When a cancer cell sloughs off the edge of a tumor in the breast, it faces a tough road to survive. The cell must not only remain physically intact as it rushes through blood vessels, but it also must find a new organ to lodge itself in, take in enough nutrients and oxygen to stay alive, and begin dividing, all while escaping notice by the body's immune system.
A team of Howard Hughes Medical Institute (HHMI) scientists has discovered that some loose breast cancer cells, have a leg up on survival—the genes they express make them more likely to prosper in bone tissue. The team also found that whether or not cancer cells turn on those genes depends on what their surroundings were like in the primary breast tumor. If the breast tumor had molecular patterns similar to those found in bone, the tumor is more likely to spread to bone later.
"It's like in society -- who you hang out with shapes who you are," says HHMI investigator Joan Massagué of Memorial Sloan-Kettering Cancer Center. "And that might make you better or worse equipped to handle situations you'll encounter."
The new findings, published August 29, 2013 in the journal Cell, could eventually lead to new drugs that block cancers from spreading to bone or other organs, he says.

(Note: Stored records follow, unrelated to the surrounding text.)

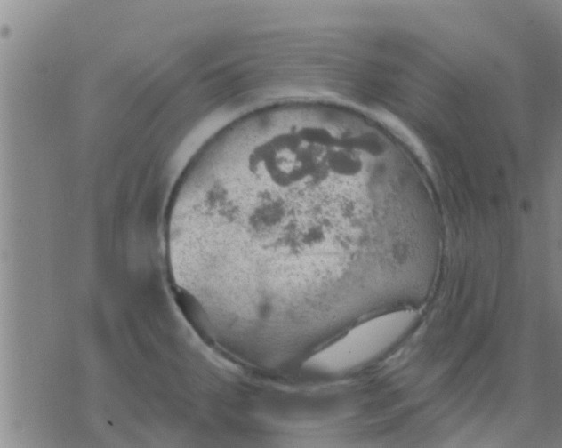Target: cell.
I'll return each instance as SVG.
<instances>
[{
  "label": "cell",
  "mask_w": 562,
  "mask_h": 448,
  "mask_svg": "<svg viewBox=\"0 0 562 448\" xmlns=\"http://www.w3.org/2000/svg\"><path fill=\"white\" fill-rule=\"evenodd\" d=\"M368 187L350 150L321 130L273 122L212 139L165 217L169 260L209 315L270 329L320 322L345 243L337 215Z\"/></svg>",
  "instance_id": "cell-1"
}]
</instances>
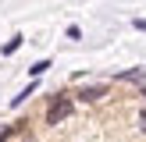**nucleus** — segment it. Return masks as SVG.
Wrapping results in <instances>:
<instances>
[{"label": "nucleus", "mask_w": 146, "mask_h": 142, "mask_svg": "<svg viewBox=\"0 0 146 142\" xmlns=\"http://www.w3.org/2000/svg\"><path fill=\"white\" fill-rule=\"evenodd\" d=\"M71 114H75V99L64 96V92H54L46 103V124H61V121H68Z\"/></svg>", "instance_id": "1"}, {"label": "nucleus", "mask_w": 146, "mask_h": 142, "mask_svg": "<svg viewBox=\"0 0 146 142\" xmlns=\"http://www.w3.org/2000/svg\"><path fill=\"white\" fill-rule=\"evenodd\" d=\"M75 96L82 99V103H96V99H104V96H107V85H104V82H96V85H86V89H78Z\"/></svg>", "instance_id": "2"}, {"label": "nucleus", "mask_w": 146, "mask_h": 142, "mask_svg": "<svg viewBox=\"0 0 146 142\" xmlns=\"http://www.w3.org/2000/svg\"><path fill=\"white\" fill-rule=\"evenodd\" d=\"M118 82H143V85H146V68H132V71H118Z\"/></svg>", "instance_id": "3"}, {"label": "nucleus", "mask_w": 146, "mask_h": 142, "mask_svg": "<svg viewBox=\"0 0 146 142\" xmlns=\"http://www.w3.org/2000/svg\"><path fill=\"white\" fill-rule=\"evenodd\" d=\"M32 92H36V82H29V85H25V89H21V92H18V96H14V99H11V106H21V103H25V99H29V96H32Z\"/></svg>", "instance_id": "4"}, {"label": "nucleus", "mask_w": 146, "mask_h": 142, "mask_svg": "<svg viewBox=\"0 0 146 142\" xmlns=\"http://www.w3.org/2000/svg\"><path fill=\"white\" fill-rule=\"evenodd\" d=\"M21 43H25V39H21V36H14V39H7V43H4V46H0V53H4V57H11V53H14V50H18V46H21Z\"/></svg>", "instance_id": "5"}, {"label": "nucleus", "mask_w": 146, "mask_h": 142, "mask_svg": "<svg viewBox=\"0 0 146 142\" xmlns=\"http://www.w3.org/2000/svg\"><path fill=\"white\" fill-rule=\"evenodd\" d=\"M46 68H50V60H36L32 68H29V75H32V82H36V78H39V75H43Z\"/></svg>", "instance_id": "6"}, {"label": "nucleus", "mask_w": 146, "mask_h": 142, "mask_svg": "<svg viewBox=\"0 0 146 142\" xmlns=\"http://www.w3.org/2000/svg\"><path fill=\"white\" fill-rule=\"evenodd\" d=\"M64 36H68V39H82V28H78V25H68V32H64Z\"/></svg>", "instance_id": "7"}, {"label": "nucleus", "mask_w": 146, "mask_h": 142, "mask_svg": "<svg viewBox=\"0 0 146 142\" xmlns=\"http://www.w3.org/2000/svg\"><path fill=\"white\" fill-rule=\"evenodd\" d=\"M14 131H18V128H4V131H0V142H11V139H14Z\"/></svg>", "instance_id": "8"}, {"label": "nucleus", "mask_w": 146, "mask_h": 142, "mask_svg": "<svg viewBox=\"0 0 146 142\" xmlns=\"http://www.w3.org/2000/svg\"><path fill=\"white\" fill-rule=\"evenodd\" d=\"M132 28H135V32H146V18H135V21H132Z\"/></svg>", "instance_id": "9"}, {"label": "nucleus", "mask_w": 146, "mask_h": 142, "mask_svg": "<svg viewBox=\"0 0 146 142\" xmlns=\"http://www.w3.org/2000/svg\"><path fill=\"white\" fill-rule=\"evenodd\" d=\"M139 121H143V131H146V110H143V114H139Z\"/></svg>", "instance_id": "10"}, {"label": "nucleus", "mask_w": 146, "mask_h": 142, "mask_svg": "<svg viewBox=\"0 0 146 142\" xmlns=\"http://www.w3.org/2000/svg\"><path fill=\"white\" fill-rule=\"evenodd\" d=\"M143 96H146V85H143Z\"/></svg>", "instance_id": "11"}]
</instances>
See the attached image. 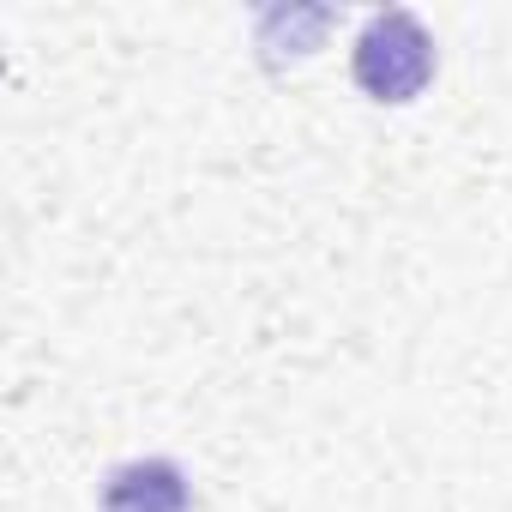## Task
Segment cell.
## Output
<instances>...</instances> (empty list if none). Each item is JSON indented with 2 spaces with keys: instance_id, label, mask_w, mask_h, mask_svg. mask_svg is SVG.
<instances>
[{
  "instance_id": "cell-1",
  "label": "cell",
  "mask_w": 512,
  "mask_h": 512,
  "mask_svg": "<svg viewBox=\"0 0 512 512\" xmlns=\"http://www.w3.org/2000/svg\"><path fill=\"white\" fill-rule=\"evenodd\" d=\"M350 73L356 85L374 97V103H416L434 79V37L422 31L416 13L392 7V13H374L356 37V55H350Z\"/></svg>"
},
{
  "instance_id": "cell-2",
  "label": "cell",
  "mask_w": 512,
  "mask_h": 512,
  "mask_svg": "<svg viewBox=\"0 0 512 512\" xmlns=\"http://www.w3.org/2000/svg\"><path fill=\"white\" fill-rule=\"evenodd\" d=\"M187 500V476L169 458H133L103 482V512H187Z\"/></svg>"
}]
</instances>
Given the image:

When cells from a primary tumor circulate through the body and begin growing in a new organ, a metastatic tumor is formed. Such metastases are often harder to treat than primary tumors; the vast majority of people who die of cancer have not only a primary tumor but also metastatic disease. So a major goal of cancer researchers is to not only find ways to treat primary tumors, but stop cancer from metastasizing.
Massagué's lab group discovered in 2009 that by looking at the genetics of breast cancer cells, they could predict which were most likely to spread to bone. A set of genes dubbed the Src response signature (SRS) was more often turned on in the cells that metastasized to the bone. But the researchers didn't know why.

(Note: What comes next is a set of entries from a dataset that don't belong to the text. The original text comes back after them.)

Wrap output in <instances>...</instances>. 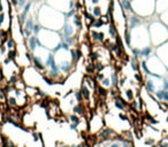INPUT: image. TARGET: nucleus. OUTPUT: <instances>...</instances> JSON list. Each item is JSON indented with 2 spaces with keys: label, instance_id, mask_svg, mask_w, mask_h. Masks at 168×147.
<instances>
[{
  "label": "nucleus",
  "instance_id": "f8f14e48",
  "mask_svg": "<svg viewBox=\"0 0 168 147\" xmlns=\"http://www.w3.org/2000/svg\"><path fill=\"white\" fill-rule=\"evenodd\" d=\"M168 9V0H155V14H161Z\"/></svg>",
  "mask_w": 168,
  "mask_h": 147
},
{
  "label": "nucleus",
  "instance_id": "9d476101",
  "mask_svg": "<svg viewBox=\"0 0 168 147\" xmlns=\"http://www.w3.org/2000/svg\"><path fill=\"white\" fill-rule=\"evenodd\" d=\"M157 57L162 61V63L167 67L168 69V40L163 44L159 45L157 48Z\"/></svg>",
  "mask_w": 168,
  "mask_h": 147
},
{
  "label": "nucleus",
  "instance_id": "4468645a",
  "mask_svg": "<svg viewBox=\"0 0 168 147\" xmlns=\"http://www.w3.org/2000/svg\"><path fill=\"white\" fill-rule=\"evenodd\" d=\"M124 96L127 98L128 103H131V101L135 99V91L132 89H127L124 91Z\"/></svg>",
  "mask_w": 168,
  "mask_h": 147
},
{
  "label": "nucleus",
  "instance_id": "f3484780",
  "mask_svg": "<svg viewBox=\"0 0 168 147\" xmlns=\"http://www.w3.org/2000/svg\"><path fill=\"white\" fill-rule=\"evenodd\" d=\"M159 15H160V21L163 22V23L168 26V9H166L165 12H162V13L159 14Z\"/></svg>",
  "mask_w": 168,
  "mask_h": 147
},
{
  "label": "nucleus",
  "instance_id": "6e6552de",
  "mask_svg": "<svg viewBox=\"0 0 168 147\" xmlns=\"http://www.w3.org/2000/svg\"><path fill=\"white\" fill-rule=\"evenodd\" d=\"M104 127H105V120L103 118V116L99 115V114H93L91 116L90 121H89V127H88L91 134H96Z\"/></svg>",
  "mask_w": 168,
  "mask_h": 147
},
{
  "label": "nucleus",
  "instance_id": "423d86ee",
  "mask_svg": "<svg viewBox=\"0 0 168 147\" xmlns=\"http://www.w3.org/2000/svg\"><path fill=\"white\" fill-rule=\"evenodd\" d=\"M21 78L22 81L24 82L26 85L29 86H36L40 81H43V74L39 70H37L33 64L31 66H28L26 68H23L21 71Z\"/></svg>",
  "mask_w": 168,
  "mask_h": 147
},
{
  "label": "nucleus",
  "instance_id": "aec40b11",
  "mask_svg": "<svg viewBox=\"0 0 168 147\" xmlns=\"http://www.w3.org/2000/svg\"><path fill=\"white\" fill-rule=\"evenodd\" d=\"M159 147H168V137L167 138H163V139H160Z\"/></svg>",
  "mask_w": 168,
  "mask_h": 147
},
{
  "label": "nucleus",
  "instance_id": "7ed1b4c3",
  "mask_svg": "<svg viewBox=\"0 0 168 147\" xmlns=\"http://www.w3.org/2000/svg\"><path fill=\"white\" fill-rule=\"evenodd\" d=\"M149 33L151 44L157 47L168 40V26L159 20L150 23Z\"/></svg>",
  "mask_w": 168,
  "mask_h": 147
},
{
  "label": "nucleus",
  "instance_id": "dca6fc26",
  "mask_svg": "<svg viewBox=\"0 0 168 147\" xmlns=\"http://www.w3.org/2000/svg\"><path fill=\"white\" fill-rule=\"evenodd\" d=\"M163 94H165V90H162V89H159L158 91H155L154 92L155 99H157L158 101H163Z\"/></svg>",
  "mask_w": 168,
  "mask_h": 147
},
{
  "label": "nucleus",
  "instance_id": "39448f33",
  "mask_svg": "<svg viewBox=\"0 0 168 147\" xmlns=\"http://www.w3.org/2000/svg\"><path fill=\"white\" fill-rule=\"evenodd\" d=\"M130 8L137 16L150 19L155 14V0H129Z\"/></svg>",
  "mask_w": 168,
  "mask_h": 147
},
{
  "label": "nucleus",
  "instance_id": "2eb2a0df",
  "mask_svg": "<svg viewBox=\"0 0 168 147\" xmlns=\"http://www.w3.org/2000/svg\"><path fill=\"white\" fill-rule=\"evenodd\" d=\"M99 85L103 86L105 89H108V87H112V84H110V77H104L103 79L99 82Z\"/></svg>",
  "mask_w": 168,
  "mask_h": 147
},
{
  "label": "nucleus",
  "instance_id": "412c9836",
  "mask_svg": "<svg viewBox=\"0 0 168 147\" xmlns=\"http://www.w3.org/2000/svg\"><path fill=\"white\" fill-rule=\"evenodd\" d=\"M110 147H121V144L119 141H112V144L110 145Z\"/></svg>",
  "mask_w": 168,
  "mask_h": 147
},
{
  "label": "nucleus",
  "instance_id": "20e7f679",
  "mask_svg": "<svg viewBox=\"0 0 168 147\" xmlns=\"http://www.w3.org/2000/svg\"><path fill=\"white\" fill-rule=\"evenodd\" d=\"M36 37L40 43V45L48 48L50 51H53L54 48H57L59 45L62 43L60 32L50 30V29H45V28H40L38 33L36 35Z\"/></svg>",
  "mask_w": 168,
  "mask_h": 147
},
{
  "label": "nucleus",
  "instance_id": "393cba45",
  "mask_svg": "<svg viewBox=\"0 0 168 147\" xmlns=\"http://www.w3.org/2000/svg\"><path fill=\"white\" fill-rule=\"evenodd\" d=\"M84 145H85V144H78V145H76L75 147H84Z\"/></svg>",
  "mask_w": 168,
  "mask_h": 147
},
{
  "label": "nucleus",
  "instance_id": "5701e85b",
  "mask_svg": "<svg viewBox=\"0 0 168 147\" xmlns=\"http://www.w3.org/2000/svg\"><path fill=\"white\" fill-rule=\"evenodd\" d=\"M163 101L168 103V90H165V94H163Z\"/></svg>",
  "mask_w": 168,
  "mask_h": 147
},
{
  "label": "nucleus",
  "instance_id": "4be33fe9",
  "mask_svg": "<svg viewBox=\"0 0 168 147\" xmlns=\"http://www.w3.org/2000/svg\"><path fill=\"white\" fill-rule=\"evenodd\" d=\"M57 147H70L69 145H67V144H65V142H57Z\"/></svg>",
  "mask_w": 168,
  "mask_h": 147
},
{
  "label": "nucleus",
  "instance_id": "f257e3e1",
  "mask_svg": "<svg viewBox=\"0 0 168 147\" xmlns=\"http://www.w3.org/2000/svg\"><path fill=\"white\" fill-rule=\"evenodd\" d=\"M36 15L39 26L54 31H60L66 22V14L52 8L46 4L39 6Z\"/></svg>",
  "mask_w": 168,
  "mask_h": 147
},
{
  "label": "nucleus",
  "instance_id": "ddd939ff",
  "mask_svg": "<svg viewBox=\"0 0 168 147\" xmlns=\"http://www.w3.org/2000/svg\"><path fill=\"white\" fill-rule=\"evenodd\" d=\"M144 86H145L146 92L150 93V94H154V92L157 91V89H155V82L153 81V79H151V78H149V79L145 81Z\"/></svg>",
  "mask_w": 168,
  "mask_h": 147
},
{
  "label": "nucleus",
  "instance_id": "f03ea898",
  "mask_svg": "<svg viewBox=\"0 0 168 147\" xmlns=\"http://www.w3.org/2000/svg\"><path fill=\"white\" fill-rule=\"evenodd\" d=\"M110 21L117 29L119 37L124 36L127 31V14L123 9V6L120 0H112L110 6Z\"/></svg>",
  "mask_w": 168,
  "mask_h": 147
},
{
  "label": "nucleus",
  "instance_id": "6ab92c4d",
  "mask_svg": "<svg viewBox=\"0 0 168 147\" xmlns=\"http://www.w3.org/2000/svg\"><path fill=\"white\" fill-rule=\"evenodd\" d=\"M69 121L71 123H75V124H78L79 121H81V116L76 115V114H73V115H69Z\"/></svg>",
  "mask_w": 168,
  "mask_h": 147
},
{
  "label": "nucleus",
  "instance_id": "b1692460",
  "mask_svg": "<svg viewBox=\"0 0 168 147\" xmlns=\"http://www.w3.org/2000/svg\"><path fill=\"white\" fill-rule=\"evenodd\" d=\"M69 128H70V130H73V131H75V130H77V124H75V123H70Z\"/></svg>",
  "mask_w": 168,
  "mask_h": 147
},
{
  "label": "nucleus",
  "instance_id": "0eeeda50",
  "mask_svg": "<svg viewBox=\"0 0 168 147\" xmlns=\"http://www.w3.org/2000/svg\"><path fill=\"white\" fill-rule=\"evenodd\" d=\"M76 0H45V4L64 14H69L74 11Z\"/></svg>",
  "mask_w": 168,
  "mask_h": 147
},
{
  "label": "nucleus",
  "instance_id": "1a4fd4ad",
  "mask_svg": "<svg viewBox=\"0 0 168 147\" xmlns=\"http://www.w3.org/2000/svg\"><path fill=\"white\" fill-rule=\"evenodd\" d=\"M117 134V132L113 128L104 127L99 132L96 133V138H97V141L100 142V141H103V140H112Z\"/></svg>",
  "mask_w": 168,
  "mask_h": 147
},
{
  "label": "nucleus",
  "instance_id": "a211bd4d",
  "mask_svg": "<svg viewBox=\"0 0 168 147\" xmlns=\"http://www.w3.org/2000/svg\"><path fill=\"white\" fill-rule=\"evenodd\" d=\"M74 98H75L76 103H84L83 96H82V93H81V91H79V90H77L76 92H74Z\"/></svg>",
  "mask_w": 168,
  "mask_h": 147
},
{
  "label": "nucleus",
  "instance_id": "9b49d317",
  "mask_svg": "<svg viewBox=\"0 0 168 147\" xmlns=\"http://www.w3.org/2000/svg\"><path fill=\"white\" fill-rule=\"evenodd\" d=\"M73 113L78 116H85L86 113V107L83 103H76L73 106Z\"/></svg>",
  "mask_w": 168,
  "mask_h": 147
},
{
  "label": "nucleus",
  "instance_id": "bb28decb",
  "mask_svg": "<svg viewBox=\"0 0 168 147\" xmlns=\"http://www.w3.org/2000/svg\"><path fill=\"white\" fill-rule=\"evenodd\" d=\"M98 147H101V146H98Z\"/></svg>",
  "mask_w": 168,
  "mask_h": 147
},
{
  "label": "nucleus",
  "instance_id": "a878e982",
  "mask_svg": "<svg viewBox=\"0 0 168 147\" xmlns=\"http://www.w3.org/2000/svg\"><path fill=\"white\" fill-rule=\"evenodd\" d=\"M151 147H159V146H157L155 144H153V145H151Z\"/></svg>",
  "mask_w": 168,
  "mask_h": 147
}]
</instances>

"What was really a conundrum was how this pathway got turned on in the first place," says Massagué. "Because SRS didn't confer any survival benefit to cells in the primary tumor. We were really at a loss for clues."

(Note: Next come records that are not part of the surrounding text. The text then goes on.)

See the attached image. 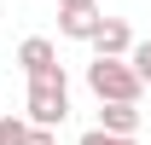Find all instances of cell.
<instances>
[{
	"label": "cell",
	"mask_w": 151,
	"mask_h": 145,
	"mask_svg": "<svg viewBox=\"0 0 151 145\" xmlns=\"http://www.w3.org/2000/svg\"><path fill=\"white\" fill-rule=\"evenodd\" d=\"M76 145H139V134H111V128H87Z\"/></svg>",
	"instance_id": "obj_7"
},
{
	"label": "cell",
	"mask_w": 151,
	"mask_h": 145,
	"mask_svg": "<svg viewBox=\"0 0 151 145\" xmlns=\"http://www.w3.org/2000/svg\"><path fill=\"white\" fill-rule=\"evenodd\" d=\"M18 64H23V75H58V70H64V64H58V47L47 35L18 41Z\"/></svg>",
	"instance_id": "obj_3"
},
{
	"label": "cell",
	"mask_w": 151,
	"mask_h": 145,
	"mask_svg": "<svg viewBox=\"0 0 151 145\" xmlns=\"http://www.w3.org/2000/svg\"><path fill=\"white\" fill-rule=\"evenodd\" d=\"M23 116L41 122V128H64V116H70V81H64V70L58 75H29Z\"/></svg>",
	"instance_id": "obj_1"
},
{
	"label": "cell",
	"mask_w": 151,
	"mask_h": 145,
	"mask_svg": "<svg viewBox=\"0 0 151 145\" xmlns=\"http://www.w3.org/2000/svg\"><path fill=\"white\" fill-rule=\"evenodd\" d=\"M87 87H93V99H134V105H139L145 81H139V70H134L128 58L93 52V64H87Z\"/></svg>",
	"instance_id": "obj_2"
},
{
	"label": "cell",
	"mask_w": 151,
	"mask_h": 145,
	"mask_svg": "<svg viewBox=\"0 0 151 145\" xmlns=\"http://www.w3.org/2000/svg\"><path fill=\"white\" fill-rule=\"evenodd\" d=\"M99 128H111V134H139V105H134V99H99Z\"/></svg>",
	"instance_id": "obj_6"
},
{
	"label": "cell",
	"mask_w": 151,
	"mask_h": 145,
	"mask_svg": "<svg viewBox=\"0 0 151 145\" xmlns=\"http://www.w3.org/2000/svg\"><path fill=\"white\" fill-rule=\"evenodd\" d=\"M93 52H105V58H128V47H134V29L122 18H99V29H93V41H87Z\"/></svg>",
	"instance_id": "obj_5"
},
{
	"label": "cell",
	"mask_w": 151,
	"mask_h": 145,
	"mask_svg": "<svg viewBox=\"0 0 151 145\" xmlns=\"http://www.w3.org/2000/svg\"><path fill=\"white\" fill-rule=\"evenodd\" d=\"M18 145H58V128H41V122H29Z\"/></svg>",
	"instance_id": "obj_9"
},
{
	"label": "cell",
	"mask_w": 151,
	"mask_h": 145,
	"mask_svg": "<svg viewBox=\"0 0 151 145\" xmlns=\"http://www.w3.org/2000/svg\"><path fill=\"white\" fill-rule=\"evenodd\" d=\"M99 6H70V0H58V35L64 41H93V29H99Z\"/></svg>",
	"instance_id": "obj_4"
},
{
	"label": "cell",
	"mask_w": 151,
	"mask_h": 145,
	"mask_svg": "<svg viewBox=\"0 0 151 145\" xmlns=\"http://www.w3.org/2000/svg\"><path fill=\"white\" fill-rule=\"evenodd\" d=\"M128 64L139 70V81L151 87V41H134V47H128Z\"/></svg>",
	"instance_id": "obj_8"
},
{
	"label": "cell",
	"mask_w": 151,
	"mask_h": 145,
	"mask_svg": "<svg viewBox=\"0 0 151 145\" xmlns=\"http://www.w3.org/2000/svg\"><path fill=\"white\" fill-rule=\"evenodd\" d=\"M70 6H93V0H70Z\"/></svg>",
	"instance_id": "obj_10"
}]
</instances>
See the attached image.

So he and his colleagues took another look at breast tumors that had SRS turned on. They tested whether there were any other genes, outside the known SRS pathway, that were always turned up on down in the same cells. They homed in on two—CXCL12 and IGF1—that were not only found to be more highly expressed in tumors with SRS, but were also independently predictive of which tumors would migrate to the bone. Tumors with both genes turned up were more likely to lead to bone metastases.
But in the breast tumors with high levels of CXCL12 and IGF1, the researchers found, the genes weren't originating from cancer cells. Tumors consist of not only cancerous cells, but also other supporting cells that are integrated into the tumors' structure. The gene signature, it turned out, was coming from noncancerous mesenchymal cells integrating into the breast tumor. And not only that, but CXCL12 and IGF1 were also known to be expressed by bone cells. The genes, in both cases, encoded signaling molecules called cytokines.
"This was the eureka moment," says Massagué. "We realized there was mimicry between the environment of a primary tumor, and the environment of their preferred organ of metastasis."